New survey aims to count hundreds of beluga whales in James Bay
CBC
The Department of Fisheries and Oceans will be logging some serious airtime over the next few weeks, counting belugas over the James Bay area.
The survey is being commissioned by the communities on the east side of James Bay and Hudson Bay for the next harvesting season. In order to create harvesting plans, these communities need to know how many beluga whales are in the waters.
Continuing until mid-September, the results of this survey will also be used to create a marine conservation area.
Caroline Sauvé, a biologist with the Department of Fisheries and Oceans, told CBC Radio's Morning North that they usually fly the surveys at 1,000 feet altitude. She says they always use the same protocol so the results are comparable.
"These surveys have been done since the mid 1980s," she said. "This is the ninth survey of a time series."
Counting beluga whales by hand is no easy feat.
Sauvé says the number of beluga whales in the water can vary greatly in the summer. Some days, she and her team can fly around for hours without seeing anything. Other days, hundreds of beluga whales will appear at a time.
"We just have to be alert and be ready to spot them when they come," she said.
Adult beluga whales can grow to be four and a half metres in length, but from roughly 300 metres above the water, they're only about two and half centimetres long.
"They're small and they're all white. We pass at 180 kilometres per hour, so we have to be quick to spot them," she explained.

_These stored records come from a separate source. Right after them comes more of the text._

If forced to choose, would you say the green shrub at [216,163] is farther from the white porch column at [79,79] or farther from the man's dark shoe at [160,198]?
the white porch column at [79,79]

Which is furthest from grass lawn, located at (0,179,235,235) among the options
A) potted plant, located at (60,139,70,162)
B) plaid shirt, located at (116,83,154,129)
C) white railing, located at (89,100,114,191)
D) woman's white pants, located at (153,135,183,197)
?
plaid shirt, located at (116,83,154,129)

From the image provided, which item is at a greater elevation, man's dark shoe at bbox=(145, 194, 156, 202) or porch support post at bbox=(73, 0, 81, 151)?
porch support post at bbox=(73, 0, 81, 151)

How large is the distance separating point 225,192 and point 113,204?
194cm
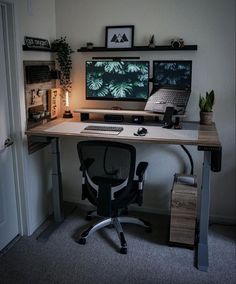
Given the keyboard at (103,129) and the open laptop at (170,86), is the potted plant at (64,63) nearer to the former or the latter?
the keyboard at (103,129)

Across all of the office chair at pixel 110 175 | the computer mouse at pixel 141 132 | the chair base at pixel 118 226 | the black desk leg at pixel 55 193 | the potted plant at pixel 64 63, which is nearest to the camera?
the office chair at pixel 110 175

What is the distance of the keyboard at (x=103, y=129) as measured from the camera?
2.53 m

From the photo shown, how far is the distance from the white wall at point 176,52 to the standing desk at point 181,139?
0.35 metres

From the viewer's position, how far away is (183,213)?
2545 mm

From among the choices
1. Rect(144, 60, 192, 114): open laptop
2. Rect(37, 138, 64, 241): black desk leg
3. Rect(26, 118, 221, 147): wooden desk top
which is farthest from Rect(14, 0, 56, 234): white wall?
Rect(144, 60, 192, 114): open laptop

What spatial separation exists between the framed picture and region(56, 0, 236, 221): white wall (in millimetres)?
50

If the beluga whales are swimming by too quickly, Sauvé says she'll circle and take pictures so her team can count them afterwards.
While the tracking of beluga whales might seem a little odd, Sauvé says the Department of Fisheries and Oceans mandates the assessment of marine mammal stocks across Canada.
She says it's important to understand how to provide scientific advice on management of not only beluga species, but also right whales, among others.
When it comes to sharing this information with communities that harvest belugas, Sauvé says her team is training locals in the James Bay area as observers in this survey.